Est-ce ce seul titre, triptyque de Pali-Kao, et le grotesque personnage qu’il m’évoque, sont-ce ces crucifixions dérisoires de phallus et de vautours, ces excroissances exagérées de ventres et de crânes, je lie les représentations de Dado au bonheur et à la fécondité réaffirmée du chaos et du désordre de la nature. Pouvoir viril, pouvoir sanguinolent de la croix sur le monde, pouvoir de l’animal, pouvoir de l’indistinction des formes et de la nuit mentale, tant de manifestations différentes d’un pouvoir quelconque surgissent à l’invocation de la main qui les peint et viennent tout à tour “chevaucher”, comme l’expriment les serviteurs des divinités vaudous, dans une transe particulière celui qui les guette à l’aube, ne sachant qui apparaîtra dans la lumière unique de ce jour et s’il pourra vraiment en fixer la forme et les attributs, sachant seulement que quelqu’un viendra parce que la vision est infinie et se renouvelle sans cesse, et que la tradition psychologique humaine dont le peintre est le témoin fait déjà de cet individu fantastique à venir une réalité de la lumière qu’aucun masque ne peut cacher.
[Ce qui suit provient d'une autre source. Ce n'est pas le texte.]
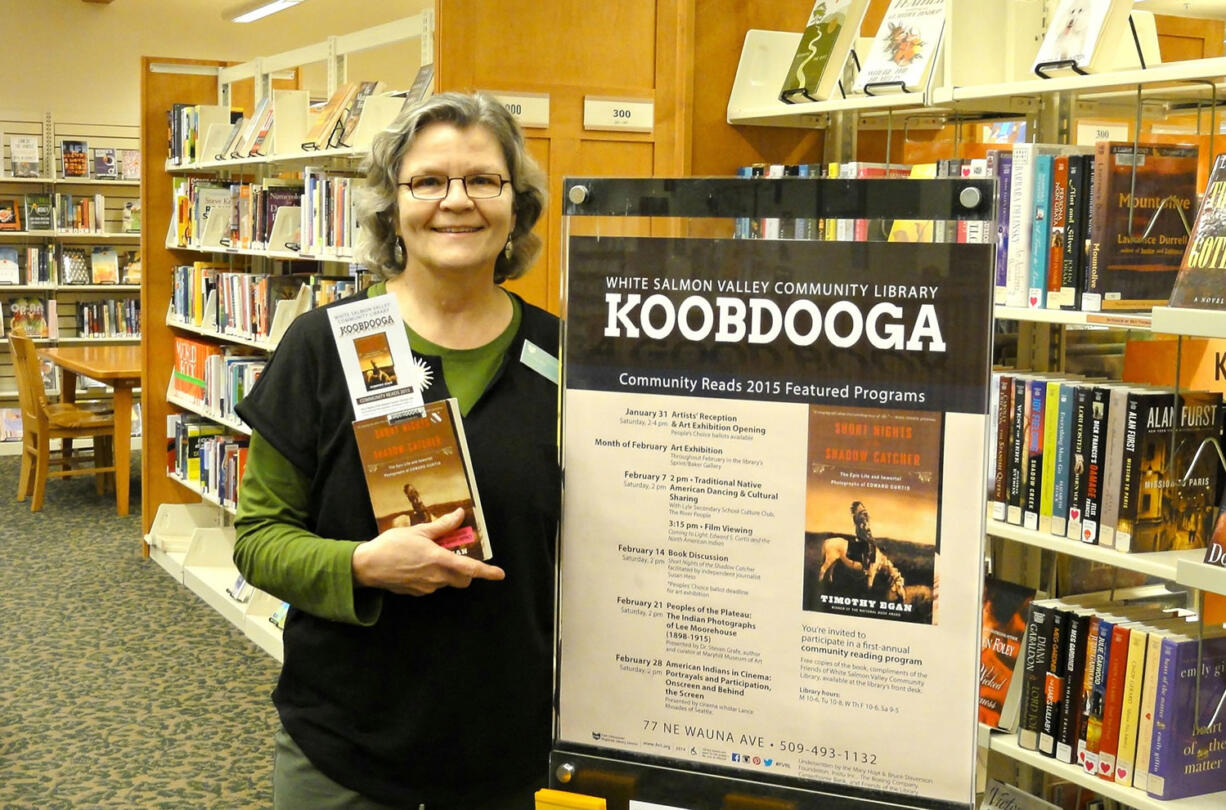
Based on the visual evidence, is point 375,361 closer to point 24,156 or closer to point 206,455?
point 206,455

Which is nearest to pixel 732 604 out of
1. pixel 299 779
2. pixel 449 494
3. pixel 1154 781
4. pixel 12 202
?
pixel 449 494

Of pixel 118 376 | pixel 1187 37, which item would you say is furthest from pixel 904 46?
pixel 118 376

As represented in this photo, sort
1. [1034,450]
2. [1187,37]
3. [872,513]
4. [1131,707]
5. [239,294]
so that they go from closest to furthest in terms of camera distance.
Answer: [872,513] → [1131,707] → [1034,450] → [1187,37] → [239,294]

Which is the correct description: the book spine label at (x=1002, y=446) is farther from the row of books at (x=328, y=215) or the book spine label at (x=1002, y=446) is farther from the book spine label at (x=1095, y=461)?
the row of books at (x=328, y=215)

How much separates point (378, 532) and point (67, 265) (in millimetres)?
8983

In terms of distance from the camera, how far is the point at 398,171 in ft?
5.36

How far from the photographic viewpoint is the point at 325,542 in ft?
5.07

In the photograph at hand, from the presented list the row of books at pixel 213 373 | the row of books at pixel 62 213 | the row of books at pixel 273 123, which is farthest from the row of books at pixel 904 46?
the row of books at pixel 62 213

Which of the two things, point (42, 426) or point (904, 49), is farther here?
point (42, 426)

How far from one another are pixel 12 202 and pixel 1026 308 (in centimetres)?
861

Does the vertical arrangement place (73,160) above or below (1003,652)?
above

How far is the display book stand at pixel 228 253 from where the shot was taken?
15.0 feet

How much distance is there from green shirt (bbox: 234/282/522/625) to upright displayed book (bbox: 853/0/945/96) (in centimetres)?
179

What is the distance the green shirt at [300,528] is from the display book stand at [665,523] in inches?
12.7
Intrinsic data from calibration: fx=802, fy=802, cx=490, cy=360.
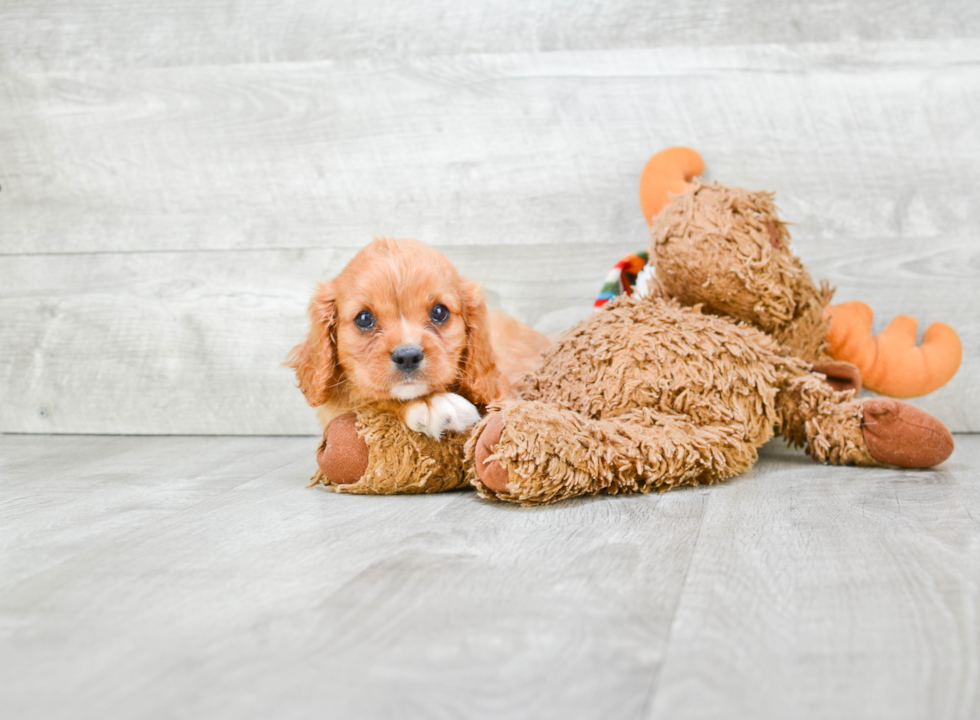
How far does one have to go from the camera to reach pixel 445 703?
2.14 feet

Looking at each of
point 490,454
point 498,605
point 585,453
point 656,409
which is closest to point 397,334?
point 490,454

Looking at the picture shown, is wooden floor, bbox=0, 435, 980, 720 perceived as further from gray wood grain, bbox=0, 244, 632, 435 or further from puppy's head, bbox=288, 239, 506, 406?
gray wood grain, bbox=0, 244, 632, 435

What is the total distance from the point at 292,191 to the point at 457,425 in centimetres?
107

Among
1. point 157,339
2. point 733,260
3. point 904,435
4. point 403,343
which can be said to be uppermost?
point 733,260

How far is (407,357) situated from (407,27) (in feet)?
3.83

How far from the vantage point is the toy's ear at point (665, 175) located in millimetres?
1898

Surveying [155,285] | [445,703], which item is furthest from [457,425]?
[155,285]

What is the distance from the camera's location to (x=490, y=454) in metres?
1.25

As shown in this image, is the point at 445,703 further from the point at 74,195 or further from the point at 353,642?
the point at 74,195

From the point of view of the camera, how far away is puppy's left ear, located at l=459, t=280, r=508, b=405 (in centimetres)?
143

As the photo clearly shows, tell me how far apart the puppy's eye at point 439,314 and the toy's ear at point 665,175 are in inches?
27.2

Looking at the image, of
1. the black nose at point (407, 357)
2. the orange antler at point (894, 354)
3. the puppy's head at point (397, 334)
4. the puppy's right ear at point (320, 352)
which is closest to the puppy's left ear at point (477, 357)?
the puppy's head at point (397, 334)

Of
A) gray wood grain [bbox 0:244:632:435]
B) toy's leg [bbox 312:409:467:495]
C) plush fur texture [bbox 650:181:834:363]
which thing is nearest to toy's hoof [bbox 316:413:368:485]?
toy's leg [bbox 312:409:467:495]

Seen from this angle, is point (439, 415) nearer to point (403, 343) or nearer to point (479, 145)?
point (403, 343)
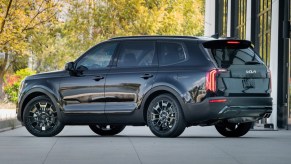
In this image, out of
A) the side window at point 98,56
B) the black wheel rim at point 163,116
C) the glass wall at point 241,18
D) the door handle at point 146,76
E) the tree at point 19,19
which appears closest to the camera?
the black wheel rim at point 163,116

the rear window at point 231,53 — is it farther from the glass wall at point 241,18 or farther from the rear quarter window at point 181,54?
the glass wall at point 241,18

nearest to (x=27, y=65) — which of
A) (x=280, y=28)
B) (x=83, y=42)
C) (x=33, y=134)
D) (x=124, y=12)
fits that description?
(x=83, y=42)

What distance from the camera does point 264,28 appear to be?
1068 inches

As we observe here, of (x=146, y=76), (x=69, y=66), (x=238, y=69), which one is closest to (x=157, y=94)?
(x=146, y=76)

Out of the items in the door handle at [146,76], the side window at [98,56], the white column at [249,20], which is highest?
the white column at [249,20]

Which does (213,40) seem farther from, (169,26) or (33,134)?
(169,26)

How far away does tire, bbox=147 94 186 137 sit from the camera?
16797 mm

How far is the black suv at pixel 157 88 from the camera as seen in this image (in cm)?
1659

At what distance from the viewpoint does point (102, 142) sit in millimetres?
15898

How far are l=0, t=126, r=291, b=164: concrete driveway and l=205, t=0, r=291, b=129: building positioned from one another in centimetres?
708

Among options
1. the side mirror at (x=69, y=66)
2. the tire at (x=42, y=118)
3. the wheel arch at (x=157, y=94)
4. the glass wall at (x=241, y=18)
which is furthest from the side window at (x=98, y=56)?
the glass wall at (x=241, y=18)

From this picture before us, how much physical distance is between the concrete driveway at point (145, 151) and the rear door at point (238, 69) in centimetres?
90

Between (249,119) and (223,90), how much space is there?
0.78m

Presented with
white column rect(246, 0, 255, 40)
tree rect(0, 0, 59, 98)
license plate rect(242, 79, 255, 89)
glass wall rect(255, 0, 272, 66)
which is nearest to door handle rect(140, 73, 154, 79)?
license plate rect(242, 79, 255, 89)
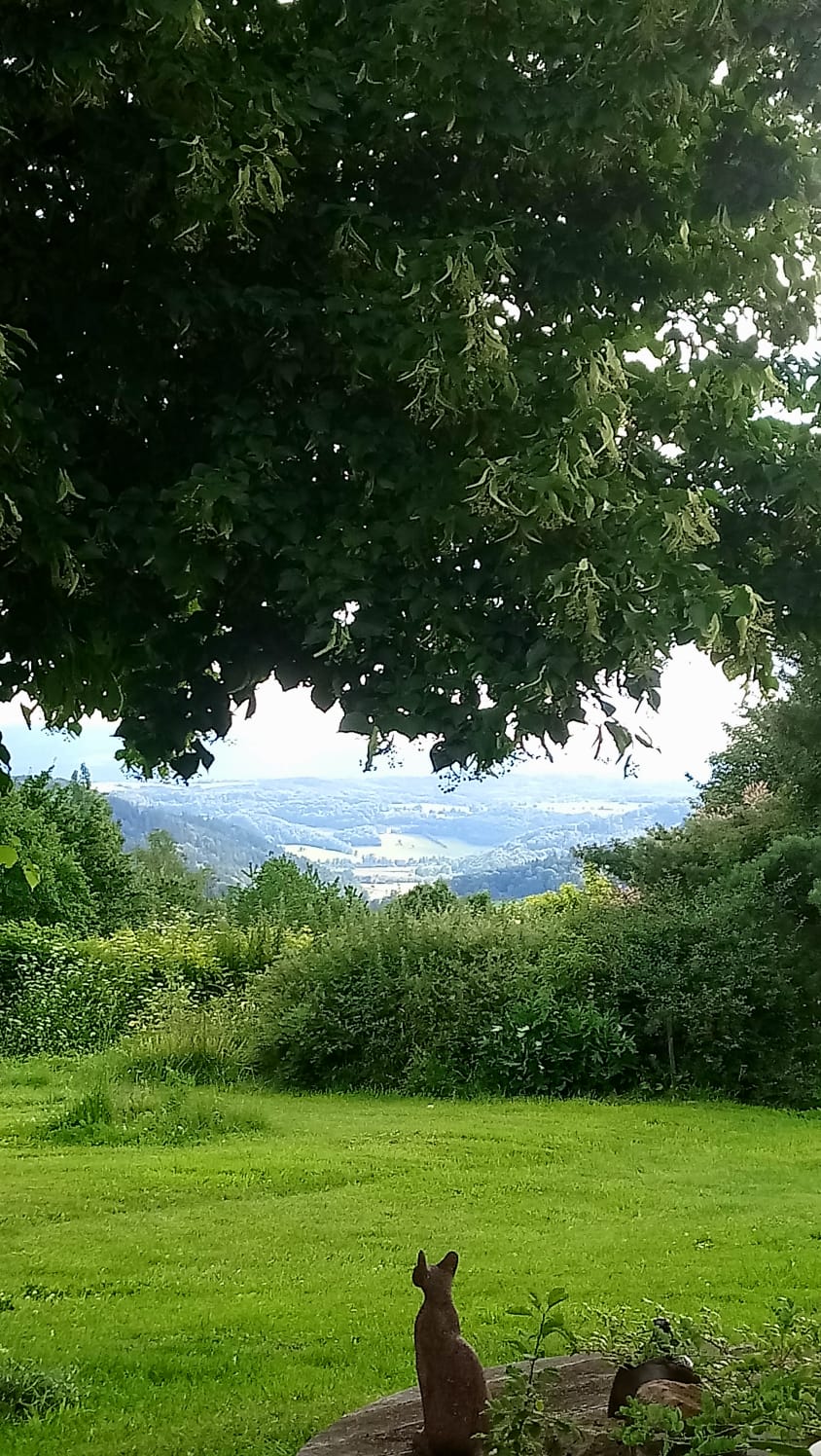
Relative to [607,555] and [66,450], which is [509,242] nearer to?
[607,555]

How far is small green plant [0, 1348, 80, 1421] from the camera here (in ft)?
10.8

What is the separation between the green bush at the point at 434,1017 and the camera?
7984 mm

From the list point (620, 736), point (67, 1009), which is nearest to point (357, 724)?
point (620, 736)

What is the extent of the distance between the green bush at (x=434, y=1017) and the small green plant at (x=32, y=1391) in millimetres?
4616

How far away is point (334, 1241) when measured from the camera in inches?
190

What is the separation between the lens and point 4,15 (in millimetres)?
2029

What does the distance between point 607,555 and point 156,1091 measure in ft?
20.7

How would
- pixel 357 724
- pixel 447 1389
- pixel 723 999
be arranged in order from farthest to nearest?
1. pixel 723 999
2. pixel 357 724
3. pixel 447 1389

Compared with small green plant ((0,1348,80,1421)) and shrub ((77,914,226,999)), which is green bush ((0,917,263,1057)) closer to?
shrub ((77,914,226,999))

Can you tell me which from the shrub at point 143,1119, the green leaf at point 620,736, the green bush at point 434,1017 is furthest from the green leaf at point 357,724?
the green bush at point 434,1017

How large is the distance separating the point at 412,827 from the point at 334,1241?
4.61 meters

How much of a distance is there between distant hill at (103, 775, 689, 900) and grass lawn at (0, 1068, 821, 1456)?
229 centimetres

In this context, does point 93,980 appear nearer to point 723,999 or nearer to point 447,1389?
point 723,999

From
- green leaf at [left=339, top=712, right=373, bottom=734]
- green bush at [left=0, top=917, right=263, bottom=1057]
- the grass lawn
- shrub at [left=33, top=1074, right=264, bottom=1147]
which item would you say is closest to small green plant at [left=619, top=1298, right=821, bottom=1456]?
green leaf at [left=339, top=712, right=373, bottom=734]
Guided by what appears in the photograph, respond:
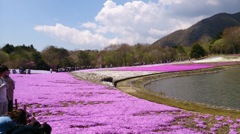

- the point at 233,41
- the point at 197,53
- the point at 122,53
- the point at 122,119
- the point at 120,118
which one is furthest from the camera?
the point at 197,53

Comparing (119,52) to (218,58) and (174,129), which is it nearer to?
(218,58)

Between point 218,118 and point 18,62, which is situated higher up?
point 18,62

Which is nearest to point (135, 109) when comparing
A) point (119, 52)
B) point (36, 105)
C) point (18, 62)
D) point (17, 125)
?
point (36, 105)

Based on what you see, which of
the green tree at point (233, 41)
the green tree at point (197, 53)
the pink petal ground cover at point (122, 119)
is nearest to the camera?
the pink petal ground cover at point (122, 119)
Mais les monstres, les aberrations s’appellent entre eux dans le lieu d’une perpétuelle métamorphose. Ils ont leur zoologie, leur anthropologie propres, ils ont leurs goûts de couleurs et leurs choix d’atmosphères, ils se plaisent à réapparaître, à imposer leurs noms.

Dado, Le boucher de Saint-Nicolas, 1981, collage de dessins découpés, 182 x 207 (détail).

[…] La divagation médiévale se plaisait aux monstres et aux chimères, mais il n’est, si loin que l’histoire nous entraîne, de civilisations, de pensées qui n’aient connu d’enfers. L’école des monstres est un rêve d’avenir. Je ne citerai cet exemple que parce que la vérification qu’il apporte est pour moi toute récente, inopinée, surprenante et hasardeuse même. J’attends tout de l’Égypte et des fastes incas, les visualisations les plus anthropomorphiques du monde dans les moindres objets, les vases, les broches, les vasques des fontaines, la symbolique des fresques déployée sur l’infini des murs, refermés sur eux-mêmes, comme le tombeau de qui les contemple. Combien plus étonnant de retrouver cela dans le délire raisonné de la Renaissance italienne, dans la décoration du palais du Te à Mantoue, œuvre de Giulio Romano, la mythologie appliquée dans le sens du plus profond bouleversement de tous les sens, érotisation forcenée du gigantisme et du glacial, enfilades qui se perdent dans un monde qui s’écroule, grimaces qui se font et se défont sans cesse, trompeuses de regard, joues qui se broient et se moulent elles-mêmes, révélatrices déjà détruites du sens. Un monde sans monstres est un monde perdu, un monde qui renoncerait sans retour au charme ineffable de divaguer de lui-même et romprait ainsi le lien qui le rattache aux autres hommes, aux autres contrées, à la nuit et au jour […] »

“Dado : Les habitants de la prairie”, Henri-Alexis Baatsch, Fin de siècle n° 3, janvier 1976.